◆ Page text:
On World Hepatitis Day (28 July), a new initiative implemented by PATH and backed by Gavi, the Vaccine Alliance and Unitaid is taking aim at an urgent but overlooked threat to newborn health: hepatitis B.
Each year, an estimated 1.2 million people become newly infected with hepatitis B, a virus that can lead to chronic liver disease and liver cancer. Many of these infections begin early in life – often transmitted at birth. Exposure to hepatitis B is also far more dangerous for newborns than others: most healthy adults who contract the virus will clear the infection on their own, but 90% of infants who are infected at birth go on to develop a chronic, lifelong infection.
And yet, many countries still lack the tools, resources, or systems to identify pregnant women with hepatitis B and protect newborns with a simple vaccine that could change their future.
The SAFEStart+ project, led by PATH with partnership and funding from Unitaid, aims to change that. The new initiative seeks to improve maternal and newborn health by ensuring screening and treatment for transmissible diseases like HIV, hepatitis B, syphilis and Chagas disease are available in antenatal care programs, to ensure quality care for mothers and avoid preventable infections in babies.
For hepatitis B, that means systematically screening pregnant women for the infection and delivering a preventive dose of the hepatitis B vaccine to babies within 24 hours of their birth.
But in low- and middle-income countries, where giving birth outside of health facilities is common, designing systems that can effectively integrate vaccination services that can reach newborns on time is a challenge. In Africa, only 18% of newborns currently receive the hepatitis B birth dose vaccine, despite the region accounting for more than 60% of new infections.

◆ Work instructions:
- a) List every transmissible disease that the hepatitis B article names as one the SAFEStart+ project aims to screen for and treat in antenatal care.
- b) Write a continuation of the hepatitis B article that picks up after its final sentence.
The entries after this point come from a separate source and are unrelated to the hepatitis B article.

◆ Material supplied:
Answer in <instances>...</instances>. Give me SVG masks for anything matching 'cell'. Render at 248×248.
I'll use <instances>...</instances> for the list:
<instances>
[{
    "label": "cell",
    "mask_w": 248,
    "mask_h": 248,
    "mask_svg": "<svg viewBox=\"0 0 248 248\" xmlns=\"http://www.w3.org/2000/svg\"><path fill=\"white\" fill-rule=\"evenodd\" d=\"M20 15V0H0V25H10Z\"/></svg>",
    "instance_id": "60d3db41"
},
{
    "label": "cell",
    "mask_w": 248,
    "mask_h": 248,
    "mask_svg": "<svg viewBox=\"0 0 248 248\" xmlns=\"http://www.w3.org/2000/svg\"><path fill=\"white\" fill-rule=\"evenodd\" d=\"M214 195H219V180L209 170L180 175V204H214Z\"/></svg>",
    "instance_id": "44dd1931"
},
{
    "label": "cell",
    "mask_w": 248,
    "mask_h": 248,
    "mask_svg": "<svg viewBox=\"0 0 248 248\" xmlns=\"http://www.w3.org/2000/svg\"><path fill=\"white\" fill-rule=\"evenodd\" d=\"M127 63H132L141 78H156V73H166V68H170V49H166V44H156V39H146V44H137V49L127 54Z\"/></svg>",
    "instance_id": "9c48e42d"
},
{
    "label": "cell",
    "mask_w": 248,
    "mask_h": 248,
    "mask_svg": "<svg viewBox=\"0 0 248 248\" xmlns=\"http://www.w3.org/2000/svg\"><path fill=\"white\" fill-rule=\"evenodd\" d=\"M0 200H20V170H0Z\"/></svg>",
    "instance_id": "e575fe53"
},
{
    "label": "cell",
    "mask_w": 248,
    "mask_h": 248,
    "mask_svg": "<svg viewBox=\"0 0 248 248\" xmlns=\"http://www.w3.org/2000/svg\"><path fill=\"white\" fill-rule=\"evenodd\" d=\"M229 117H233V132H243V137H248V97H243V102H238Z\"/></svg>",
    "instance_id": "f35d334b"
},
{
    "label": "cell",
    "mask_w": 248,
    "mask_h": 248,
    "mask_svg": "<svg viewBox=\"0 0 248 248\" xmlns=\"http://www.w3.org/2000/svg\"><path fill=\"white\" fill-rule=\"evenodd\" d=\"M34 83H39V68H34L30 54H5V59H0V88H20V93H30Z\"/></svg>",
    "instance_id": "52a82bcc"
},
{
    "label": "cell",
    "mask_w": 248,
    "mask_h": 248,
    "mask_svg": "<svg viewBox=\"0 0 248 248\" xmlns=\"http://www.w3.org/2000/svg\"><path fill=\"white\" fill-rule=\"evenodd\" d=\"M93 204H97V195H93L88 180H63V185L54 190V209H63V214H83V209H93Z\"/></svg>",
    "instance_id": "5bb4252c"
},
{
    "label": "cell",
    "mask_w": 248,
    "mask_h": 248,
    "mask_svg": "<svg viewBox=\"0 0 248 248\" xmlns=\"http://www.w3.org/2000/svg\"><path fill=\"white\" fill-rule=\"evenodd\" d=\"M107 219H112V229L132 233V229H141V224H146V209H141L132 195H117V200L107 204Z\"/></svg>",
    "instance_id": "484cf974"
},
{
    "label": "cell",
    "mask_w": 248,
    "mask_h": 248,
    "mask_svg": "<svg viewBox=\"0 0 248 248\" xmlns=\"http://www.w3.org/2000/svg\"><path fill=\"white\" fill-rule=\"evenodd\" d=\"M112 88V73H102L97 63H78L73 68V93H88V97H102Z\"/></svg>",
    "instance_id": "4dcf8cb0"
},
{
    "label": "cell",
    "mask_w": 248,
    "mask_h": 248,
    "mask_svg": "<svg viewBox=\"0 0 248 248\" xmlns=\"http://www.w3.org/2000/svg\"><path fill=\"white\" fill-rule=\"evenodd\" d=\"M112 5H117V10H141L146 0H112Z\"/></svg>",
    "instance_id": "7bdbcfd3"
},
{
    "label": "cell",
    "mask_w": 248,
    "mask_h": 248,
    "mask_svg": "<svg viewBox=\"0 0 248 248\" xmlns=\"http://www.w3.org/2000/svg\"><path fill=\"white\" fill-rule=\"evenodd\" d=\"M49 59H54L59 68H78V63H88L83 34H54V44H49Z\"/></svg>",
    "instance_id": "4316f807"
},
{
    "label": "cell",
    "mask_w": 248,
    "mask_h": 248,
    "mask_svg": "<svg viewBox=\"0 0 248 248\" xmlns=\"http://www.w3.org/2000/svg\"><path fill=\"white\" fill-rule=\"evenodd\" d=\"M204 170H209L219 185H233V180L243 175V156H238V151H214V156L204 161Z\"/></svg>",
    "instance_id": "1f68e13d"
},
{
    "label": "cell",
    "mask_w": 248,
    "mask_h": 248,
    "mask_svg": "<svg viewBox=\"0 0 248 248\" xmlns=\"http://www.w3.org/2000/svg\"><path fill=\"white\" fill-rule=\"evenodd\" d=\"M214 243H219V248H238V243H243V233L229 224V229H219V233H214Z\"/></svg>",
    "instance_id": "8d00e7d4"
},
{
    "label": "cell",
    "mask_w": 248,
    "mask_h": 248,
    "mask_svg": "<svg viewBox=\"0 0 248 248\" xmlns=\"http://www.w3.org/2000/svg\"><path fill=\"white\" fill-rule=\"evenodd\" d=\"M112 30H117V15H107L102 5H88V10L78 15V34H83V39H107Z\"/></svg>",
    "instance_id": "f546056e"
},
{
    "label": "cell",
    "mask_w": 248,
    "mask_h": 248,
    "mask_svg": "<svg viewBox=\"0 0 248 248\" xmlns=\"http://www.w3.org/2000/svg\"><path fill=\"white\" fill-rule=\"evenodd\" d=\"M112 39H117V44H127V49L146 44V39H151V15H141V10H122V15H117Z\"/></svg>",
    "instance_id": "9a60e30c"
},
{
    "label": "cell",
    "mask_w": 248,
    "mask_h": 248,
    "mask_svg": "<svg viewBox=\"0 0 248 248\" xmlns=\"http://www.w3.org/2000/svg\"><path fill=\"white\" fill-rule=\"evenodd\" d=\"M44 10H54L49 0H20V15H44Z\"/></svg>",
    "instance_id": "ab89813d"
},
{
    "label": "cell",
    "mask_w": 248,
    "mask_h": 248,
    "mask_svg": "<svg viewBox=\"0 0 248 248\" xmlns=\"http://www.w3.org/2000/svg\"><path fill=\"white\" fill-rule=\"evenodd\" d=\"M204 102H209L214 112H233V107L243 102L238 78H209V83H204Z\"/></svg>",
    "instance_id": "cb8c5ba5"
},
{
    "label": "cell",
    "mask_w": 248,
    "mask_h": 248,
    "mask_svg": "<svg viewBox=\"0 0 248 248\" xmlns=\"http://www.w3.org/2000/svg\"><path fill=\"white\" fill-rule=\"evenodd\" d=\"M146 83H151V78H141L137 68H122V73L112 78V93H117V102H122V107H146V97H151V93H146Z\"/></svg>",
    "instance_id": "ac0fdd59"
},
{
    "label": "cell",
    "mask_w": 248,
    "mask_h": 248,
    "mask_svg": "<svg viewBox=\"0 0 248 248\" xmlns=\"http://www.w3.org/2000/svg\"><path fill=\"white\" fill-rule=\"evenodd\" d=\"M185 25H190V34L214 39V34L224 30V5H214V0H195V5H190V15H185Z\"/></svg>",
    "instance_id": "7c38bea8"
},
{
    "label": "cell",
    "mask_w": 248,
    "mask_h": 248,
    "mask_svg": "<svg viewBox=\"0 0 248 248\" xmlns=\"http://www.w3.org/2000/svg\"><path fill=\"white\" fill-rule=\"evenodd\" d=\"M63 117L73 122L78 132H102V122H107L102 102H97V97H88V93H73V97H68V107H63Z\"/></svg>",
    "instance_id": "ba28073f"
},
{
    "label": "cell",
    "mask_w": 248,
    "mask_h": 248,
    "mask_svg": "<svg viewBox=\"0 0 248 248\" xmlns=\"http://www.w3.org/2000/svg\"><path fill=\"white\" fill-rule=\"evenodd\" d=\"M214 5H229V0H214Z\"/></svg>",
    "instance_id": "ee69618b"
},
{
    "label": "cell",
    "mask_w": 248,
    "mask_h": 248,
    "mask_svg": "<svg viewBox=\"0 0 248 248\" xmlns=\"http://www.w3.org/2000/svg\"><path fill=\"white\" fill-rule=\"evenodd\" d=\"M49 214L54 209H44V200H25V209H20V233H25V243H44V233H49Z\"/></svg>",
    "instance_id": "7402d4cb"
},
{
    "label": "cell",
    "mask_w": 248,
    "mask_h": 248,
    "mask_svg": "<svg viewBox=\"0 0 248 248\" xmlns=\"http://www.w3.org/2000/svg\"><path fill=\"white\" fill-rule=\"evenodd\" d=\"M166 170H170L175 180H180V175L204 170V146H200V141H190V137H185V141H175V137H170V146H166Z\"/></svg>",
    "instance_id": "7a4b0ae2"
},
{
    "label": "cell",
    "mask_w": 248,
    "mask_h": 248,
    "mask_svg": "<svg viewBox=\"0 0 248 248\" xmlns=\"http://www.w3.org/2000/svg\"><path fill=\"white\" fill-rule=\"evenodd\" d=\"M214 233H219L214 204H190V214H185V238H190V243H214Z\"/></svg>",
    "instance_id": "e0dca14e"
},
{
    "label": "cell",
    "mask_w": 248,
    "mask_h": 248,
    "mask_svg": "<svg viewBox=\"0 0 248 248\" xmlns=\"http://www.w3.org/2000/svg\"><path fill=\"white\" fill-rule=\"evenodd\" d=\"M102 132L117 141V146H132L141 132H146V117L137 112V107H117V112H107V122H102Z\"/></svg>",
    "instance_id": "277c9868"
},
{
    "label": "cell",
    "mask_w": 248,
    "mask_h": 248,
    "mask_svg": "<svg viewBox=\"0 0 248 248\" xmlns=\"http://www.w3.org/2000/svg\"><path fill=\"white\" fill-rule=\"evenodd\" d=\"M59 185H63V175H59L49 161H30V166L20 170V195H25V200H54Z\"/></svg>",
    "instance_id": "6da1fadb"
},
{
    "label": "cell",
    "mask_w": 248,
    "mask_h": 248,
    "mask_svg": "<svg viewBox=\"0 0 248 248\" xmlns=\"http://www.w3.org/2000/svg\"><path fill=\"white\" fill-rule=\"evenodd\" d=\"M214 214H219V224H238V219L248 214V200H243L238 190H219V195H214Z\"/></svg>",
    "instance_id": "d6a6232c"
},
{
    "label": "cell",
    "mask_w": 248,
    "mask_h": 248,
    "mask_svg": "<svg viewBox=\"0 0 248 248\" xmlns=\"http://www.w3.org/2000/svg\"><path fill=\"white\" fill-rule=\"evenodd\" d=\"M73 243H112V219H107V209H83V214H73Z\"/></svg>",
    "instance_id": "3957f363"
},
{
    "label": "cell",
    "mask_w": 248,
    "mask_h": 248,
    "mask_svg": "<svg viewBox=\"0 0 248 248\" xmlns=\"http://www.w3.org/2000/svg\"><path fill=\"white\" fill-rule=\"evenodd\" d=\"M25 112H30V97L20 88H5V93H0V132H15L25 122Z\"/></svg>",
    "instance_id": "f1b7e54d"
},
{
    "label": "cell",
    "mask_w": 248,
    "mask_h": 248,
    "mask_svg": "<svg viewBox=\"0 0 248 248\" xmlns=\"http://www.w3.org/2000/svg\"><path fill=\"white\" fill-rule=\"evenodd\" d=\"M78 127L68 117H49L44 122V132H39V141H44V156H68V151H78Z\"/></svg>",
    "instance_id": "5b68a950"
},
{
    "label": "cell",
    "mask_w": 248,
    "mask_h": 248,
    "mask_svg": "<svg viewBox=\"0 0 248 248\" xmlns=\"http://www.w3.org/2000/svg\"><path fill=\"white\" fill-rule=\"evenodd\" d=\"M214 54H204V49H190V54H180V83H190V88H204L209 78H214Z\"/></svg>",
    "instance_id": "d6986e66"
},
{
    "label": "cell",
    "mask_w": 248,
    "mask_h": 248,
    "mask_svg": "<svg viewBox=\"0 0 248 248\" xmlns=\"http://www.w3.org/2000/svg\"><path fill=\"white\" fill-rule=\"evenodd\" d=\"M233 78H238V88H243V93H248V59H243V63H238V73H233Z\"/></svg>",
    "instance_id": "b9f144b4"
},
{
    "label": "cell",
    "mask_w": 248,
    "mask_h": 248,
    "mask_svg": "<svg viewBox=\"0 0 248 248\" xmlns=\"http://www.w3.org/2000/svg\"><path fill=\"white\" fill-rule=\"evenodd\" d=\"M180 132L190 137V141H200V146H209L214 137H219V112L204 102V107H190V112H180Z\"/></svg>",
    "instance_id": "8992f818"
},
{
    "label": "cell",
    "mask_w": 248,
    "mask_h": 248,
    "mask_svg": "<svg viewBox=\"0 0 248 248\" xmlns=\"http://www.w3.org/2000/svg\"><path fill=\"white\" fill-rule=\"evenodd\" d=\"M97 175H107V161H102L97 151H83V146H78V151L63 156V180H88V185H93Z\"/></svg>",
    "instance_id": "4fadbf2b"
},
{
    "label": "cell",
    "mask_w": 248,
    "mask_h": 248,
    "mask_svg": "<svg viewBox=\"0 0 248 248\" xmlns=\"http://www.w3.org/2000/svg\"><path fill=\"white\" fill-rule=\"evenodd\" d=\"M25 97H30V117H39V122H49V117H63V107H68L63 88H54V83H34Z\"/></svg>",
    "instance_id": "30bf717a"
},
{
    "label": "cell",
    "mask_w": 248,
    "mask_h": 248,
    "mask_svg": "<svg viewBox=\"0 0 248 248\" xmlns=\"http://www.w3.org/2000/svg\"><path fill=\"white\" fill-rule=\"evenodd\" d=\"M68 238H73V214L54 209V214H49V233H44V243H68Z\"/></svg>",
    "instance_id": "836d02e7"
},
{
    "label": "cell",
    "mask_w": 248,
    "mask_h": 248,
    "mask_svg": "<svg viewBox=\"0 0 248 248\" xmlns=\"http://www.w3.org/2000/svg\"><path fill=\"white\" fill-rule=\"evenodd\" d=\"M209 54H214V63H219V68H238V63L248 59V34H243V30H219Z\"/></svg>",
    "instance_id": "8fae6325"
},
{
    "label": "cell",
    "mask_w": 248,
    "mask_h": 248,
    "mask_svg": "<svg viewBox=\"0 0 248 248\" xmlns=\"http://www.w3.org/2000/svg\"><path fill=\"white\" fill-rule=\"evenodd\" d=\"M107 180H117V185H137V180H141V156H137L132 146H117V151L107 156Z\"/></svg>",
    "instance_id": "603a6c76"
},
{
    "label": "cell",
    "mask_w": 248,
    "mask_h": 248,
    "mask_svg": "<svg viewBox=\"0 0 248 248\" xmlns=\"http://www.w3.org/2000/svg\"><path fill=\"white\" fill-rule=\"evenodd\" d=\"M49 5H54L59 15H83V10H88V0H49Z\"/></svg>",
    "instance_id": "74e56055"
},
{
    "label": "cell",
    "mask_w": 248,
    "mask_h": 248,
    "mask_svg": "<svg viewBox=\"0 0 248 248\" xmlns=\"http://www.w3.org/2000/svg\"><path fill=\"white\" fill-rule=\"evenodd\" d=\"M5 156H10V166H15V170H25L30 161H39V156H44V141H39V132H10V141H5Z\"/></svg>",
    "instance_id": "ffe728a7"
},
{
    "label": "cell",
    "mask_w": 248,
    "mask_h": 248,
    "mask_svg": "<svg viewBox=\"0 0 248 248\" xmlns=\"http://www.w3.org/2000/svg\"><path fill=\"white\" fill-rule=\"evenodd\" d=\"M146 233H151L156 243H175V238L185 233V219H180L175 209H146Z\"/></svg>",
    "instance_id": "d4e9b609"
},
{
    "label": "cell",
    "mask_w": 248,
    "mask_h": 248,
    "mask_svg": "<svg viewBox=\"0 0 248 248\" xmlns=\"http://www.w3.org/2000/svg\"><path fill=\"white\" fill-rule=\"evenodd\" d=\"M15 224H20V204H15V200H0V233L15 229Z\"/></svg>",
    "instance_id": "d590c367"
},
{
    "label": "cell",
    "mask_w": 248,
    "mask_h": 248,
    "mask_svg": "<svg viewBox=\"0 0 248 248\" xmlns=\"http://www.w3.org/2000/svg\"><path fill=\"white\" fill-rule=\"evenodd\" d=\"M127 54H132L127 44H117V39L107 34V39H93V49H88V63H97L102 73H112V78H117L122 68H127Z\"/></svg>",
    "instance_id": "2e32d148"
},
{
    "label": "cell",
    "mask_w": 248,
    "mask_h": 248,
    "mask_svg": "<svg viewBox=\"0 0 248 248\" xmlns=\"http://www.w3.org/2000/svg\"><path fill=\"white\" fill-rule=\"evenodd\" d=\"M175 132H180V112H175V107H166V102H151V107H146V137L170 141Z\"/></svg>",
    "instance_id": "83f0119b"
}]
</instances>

◆ Answers to the exercise:
- a) HIV, hepatitis B, syphilis and Chagas disease

- b)
Through an innovative approach to pool resources, Unitaid, Gavi and PATH have partnered to lead research into some of the complex challenges that restrict access to timely birth-dose vaccination.
With funding from Gavi, PATH is engaging communities, health care providers, and health system leaders in Ethiopia and Uganda to design innovative community-based vaccine delivery strategies to ensure newborns receive the hepatitis B vaccine within 24 hours of birth, particularly for babies born at home. In The Gambia and Nigeria, efforts are underway to synthesize lessons learned from over two decades of hepatitis B birth dose implementation experience – learning what has worked and for whom, and where new strategies are needed to reach coverage goals. The research will also identify barriers and enablers to hepatitis B birth dose vaccine introduction and scale up across the four countries, including supply chain considerations and market-based factors.
In addition, leveraging the SAFEStart+ platform, PATH will pilot the prototypes of community-led vaccine delivery models identified in Ethiopia and Uganda, test approaches that allow vaccines to be safely stored and delivered in areas where constant refrigeration is not possible, and investigate methods to improve efficiency and reduce vaccine waste to improve cost-effectiveness.
This is about making it easier for people to get the care they need,” said Dr. Philippe Duneton, Executive Director of Unitaid. “By simplifying access to testing and treatment for hepatitis B and linking it with care for other diseases, we’re helping countries reach more people, earlier, so they can live healthier, longer lives.”
By identifying what works – and what doesn’t – the initiative aims to guide country-level decision-making, support manufacturers with demand forecasting and regulatory clarity, and inform global strategies to scale up access, directly linking with Unitaid’s efforts to strengthen hepatitis B virus screening and treatment for mothers through antenatal care.
 “As countries face increasingly stretched budgets, it’s more critical than ever that they have strong evidence to guide high-impact, cost-effective ways to improve health,” said Dr. Nanthalile Mugala, Chief of Africa Region, PATH. “These learnings will help scale up proven strategies to increase timely access to birth dose vaccines, particularly across Africa where many countries are gearing up to introduce the hepatitis B birth dose.”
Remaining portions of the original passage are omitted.